'Passage' to Politics

The FilmStruck Chronicles is an essay series rooted in cinema's past, but with a strong glance toward our present. 

One of the odd things about diving deep on studio films from Hollywood's Golden Age is that you begin to get a sense for what amounts to the organizational chart for each studio - for who the featured players were and how they became so intentionally typecast.

Perhaps the most interesting thing about Passage to Marseille all these years later is in this context.  It is, after all, a de facto Casablanca reunion. Humphrey Bogart is the star, but it's almost dizzying how many of his colleagues on that film reappear in this one. Peter Lorre, Sydney Greenstreet and Claude Rains are as prominent here as they were in Rick’s Cafe. Director Michael Curtiz is behind the camera too.

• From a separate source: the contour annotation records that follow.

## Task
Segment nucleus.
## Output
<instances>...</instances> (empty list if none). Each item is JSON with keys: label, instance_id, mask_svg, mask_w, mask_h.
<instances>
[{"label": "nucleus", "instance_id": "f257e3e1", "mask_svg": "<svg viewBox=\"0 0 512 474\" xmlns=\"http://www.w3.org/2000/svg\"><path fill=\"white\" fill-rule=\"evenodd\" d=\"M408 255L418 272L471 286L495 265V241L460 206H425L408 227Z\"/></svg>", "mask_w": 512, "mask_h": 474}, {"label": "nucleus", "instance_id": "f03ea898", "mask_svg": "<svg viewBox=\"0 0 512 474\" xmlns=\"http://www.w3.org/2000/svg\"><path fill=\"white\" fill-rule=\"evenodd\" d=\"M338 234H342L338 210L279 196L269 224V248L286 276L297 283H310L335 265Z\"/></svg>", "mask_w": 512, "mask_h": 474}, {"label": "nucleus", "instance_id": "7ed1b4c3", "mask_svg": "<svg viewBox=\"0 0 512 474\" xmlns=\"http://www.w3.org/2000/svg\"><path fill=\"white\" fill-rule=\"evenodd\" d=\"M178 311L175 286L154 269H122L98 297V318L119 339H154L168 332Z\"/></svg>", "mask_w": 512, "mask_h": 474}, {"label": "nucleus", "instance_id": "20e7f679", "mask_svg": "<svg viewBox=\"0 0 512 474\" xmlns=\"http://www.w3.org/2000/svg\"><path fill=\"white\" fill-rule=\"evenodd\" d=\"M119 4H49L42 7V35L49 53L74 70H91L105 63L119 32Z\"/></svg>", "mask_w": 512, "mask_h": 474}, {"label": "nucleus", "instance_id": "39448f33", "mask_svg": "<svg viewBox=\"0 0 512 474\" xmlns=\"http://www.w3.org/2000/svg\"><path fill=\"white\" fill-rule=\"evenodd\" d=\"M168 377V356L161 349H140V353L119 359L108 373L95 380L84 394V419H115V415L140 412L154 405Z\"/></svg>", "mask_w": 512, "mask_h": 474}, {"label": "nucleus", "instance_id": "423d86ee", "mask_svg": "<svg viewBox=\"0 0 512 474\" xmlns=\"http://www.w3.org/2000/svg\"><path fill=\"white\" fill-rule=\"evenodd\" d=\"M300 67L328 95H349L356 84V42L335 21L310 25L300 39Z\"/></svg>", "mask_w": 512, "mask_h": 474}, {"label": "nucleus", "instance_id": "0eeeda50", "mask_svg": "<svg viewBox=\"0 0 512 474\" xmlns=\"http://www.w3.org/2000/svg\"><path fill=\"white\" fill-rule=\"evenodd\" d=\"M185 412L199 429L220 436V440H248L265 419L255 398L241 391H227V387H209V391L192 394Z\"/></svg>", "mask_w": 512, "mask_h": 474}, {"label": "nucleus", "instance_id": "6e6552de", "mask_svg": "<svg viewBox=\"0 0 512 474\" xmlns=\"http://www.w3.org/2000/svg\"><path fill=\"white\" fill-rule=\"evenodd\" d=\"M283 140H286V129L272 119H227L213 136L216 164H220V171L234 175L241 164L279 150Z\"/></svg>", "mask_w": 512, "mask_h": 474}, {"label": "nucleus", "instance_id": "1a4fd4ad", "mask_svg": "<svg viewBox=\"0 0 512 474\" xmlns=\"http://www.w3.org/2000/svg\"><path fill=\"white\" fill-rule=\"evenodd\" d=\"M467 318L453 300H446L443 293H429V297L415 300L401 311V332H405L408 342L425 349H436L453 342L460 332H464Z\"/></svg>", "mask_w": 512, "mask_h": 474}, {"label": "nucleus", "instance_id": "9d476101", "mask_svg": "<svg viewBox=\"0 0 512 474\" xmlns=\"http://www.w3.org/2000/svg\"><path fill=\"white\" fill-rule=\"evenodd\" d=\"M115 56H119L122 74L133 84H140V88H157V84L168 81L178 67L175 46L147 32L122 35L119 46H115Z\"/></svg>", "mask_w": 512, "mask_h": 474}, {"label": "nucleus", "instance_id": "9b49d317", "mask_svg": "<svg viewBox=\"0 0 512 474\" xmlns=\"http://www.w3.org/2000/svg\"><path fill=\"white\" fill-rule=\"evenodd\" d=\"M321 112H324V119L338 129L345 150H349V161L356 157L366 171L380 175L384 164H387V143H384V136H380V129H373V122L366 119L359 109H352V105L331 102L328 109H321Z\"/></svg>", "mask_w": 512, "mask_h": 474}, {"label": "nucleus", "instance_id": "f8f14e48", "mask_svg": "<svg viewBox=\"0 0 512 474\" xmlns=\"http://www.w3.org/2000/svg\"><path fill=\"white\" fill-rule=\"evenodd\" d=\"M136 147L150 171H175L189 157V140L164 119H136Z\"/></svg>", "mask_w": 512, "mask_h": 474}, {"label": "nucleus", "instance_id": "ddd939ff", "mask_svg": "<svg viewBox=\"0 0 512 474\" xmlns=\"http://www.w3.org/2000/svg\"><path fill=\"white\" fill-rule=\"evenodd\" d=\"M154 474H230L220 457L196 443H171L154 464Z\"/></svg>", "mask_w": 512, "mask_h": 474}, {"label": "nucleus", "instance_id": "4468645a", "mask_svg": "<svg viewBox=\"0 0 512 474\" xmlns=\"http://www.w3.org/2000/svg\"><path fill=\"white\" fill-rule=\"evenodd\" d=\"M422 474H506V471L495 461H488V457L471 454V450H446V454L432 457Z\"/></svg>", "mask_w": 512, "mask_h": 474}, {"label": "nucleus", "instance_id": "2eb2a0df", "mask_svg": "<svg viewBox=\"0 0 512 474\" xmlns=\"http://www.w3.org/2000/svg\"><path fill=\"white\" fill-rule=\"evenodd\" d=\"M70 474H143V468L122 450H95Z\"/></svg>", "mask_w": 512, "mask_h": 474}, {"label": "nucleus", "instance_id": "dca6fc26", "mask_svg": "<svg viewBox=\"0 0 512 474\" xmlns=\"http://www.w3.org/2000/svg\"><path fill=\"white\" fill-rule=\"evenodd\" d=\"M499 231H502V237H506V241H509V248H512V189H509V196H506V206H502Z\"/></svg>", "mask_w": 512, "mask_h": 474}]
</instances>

If you hold Casablanca in the same kind of regard as I do, you will enjoy seeing the gang back together. Sure, it's a lesser work, but, assuming the notion of an actual Casablanca sequel is repulsive to you, it's about the best you can do.

Not quite as noteworthy, but more interesting in my view, is how seeing the same people in the same type of story a few years on throws the real-life history of the era in to such stark relief. When Casablanca came out, the United States had been involved in the Second World War for less than a year. By the time pseudo-sequel Passage to Marseille came out, D-Day was months away.

Put another way, the existential struggle of World War II had come in to much clearer focus - much more blood had been spilled and treasure spent in the name of the ideals expressed by Rick Blaine a few years prior.

Passage to Marseille is a less interesting film because it has so much more moral clarity than Casablanca throughout. Its characters are committed to the cause of fighting the Axis powers in a way that is never in doubt. The eventual moral clarity of Rick Blaine does seem inevitable, but part of the greatness of Casablanca is in depicting some sort of process to get there.

As we hurtle through the Trump years and assess the films made in its context, this is something worth keeping in mind. Films that have moral clarity can feel satisfying in the moment, but they might not stand the test of time or say something about humanity in quite the same way.